Devices used with Restricted Information that contain hard drives, SD cards, non-volatile RAM, memory cards or other storage must either have the RI securely wiped before disposal or the device must be disposed of in some other secure manner
If RI is left on devices after they are disposed of, others may be able to access the RI, which could lead to breaches of the confidential information of our patients, research subjects, students and employees. This could in turn lead to required notifications of individuals and regulators, fines, penalties and reputational harm.
Yes. As an example, back in 2010, CBS News found PHI on the hard drives of photocopiers they bought which had been previous leased to Affinity Health. The PHI of over 300,000 patients was discovered and Affinity Health entered into a $1.2 million settlement with the Office for Civil Rights.
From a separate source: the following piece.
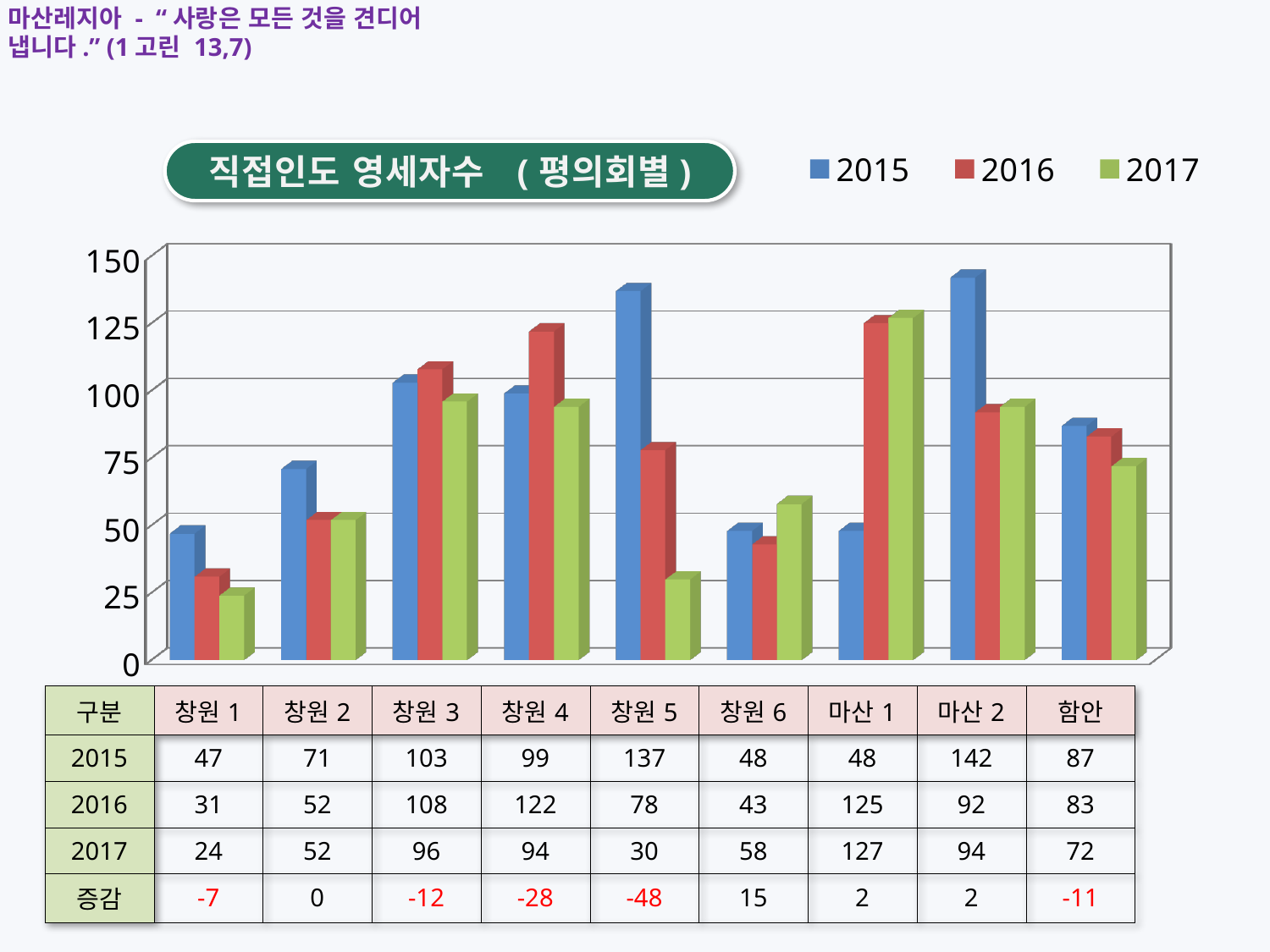
Which category has the lowest 2017 value? 창원 1 How many series does the chart legend list? 3 Which category has the highest 2015 value? 마산 2 Is the 2015 value for 창원 5 greater or less than 125? greater What is the difference between the 2015 and 2017 values for 창원 5? 107 What is the 2016 value for 마산 1? 125 Which series is shown in green in the legend? 2017 What is the 2017 value for 창원 5? 30 How many categories (평의회) are plotted along the x axis? 9 What type of chart is shown on the slide? bar chart Which is larger for 창원 4: the 2016 value or the 2015 value? 2016 What is the 2015 value for 마산 2? 142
Read more here.
Please contact your local IT support group before disposing of any electronic devices that may contain RI. They can help you check if the device contains any Restricted Information and advise you on secure disposal. You can also check with the Office of Compliance Services Information Security team by emailing InfoSecAll@mednet.ucla.edu.
We must have a Business Associate Agreement with a vendor before they may take an electronic device that contains PHI offsite for disposal or repair. Equivalent agreements such as Appendix DS are necessary when non-PHI RI is involved. Alternatively, please contact your local IT support group for information on how to securely erase UCLA Restricted Information from the device.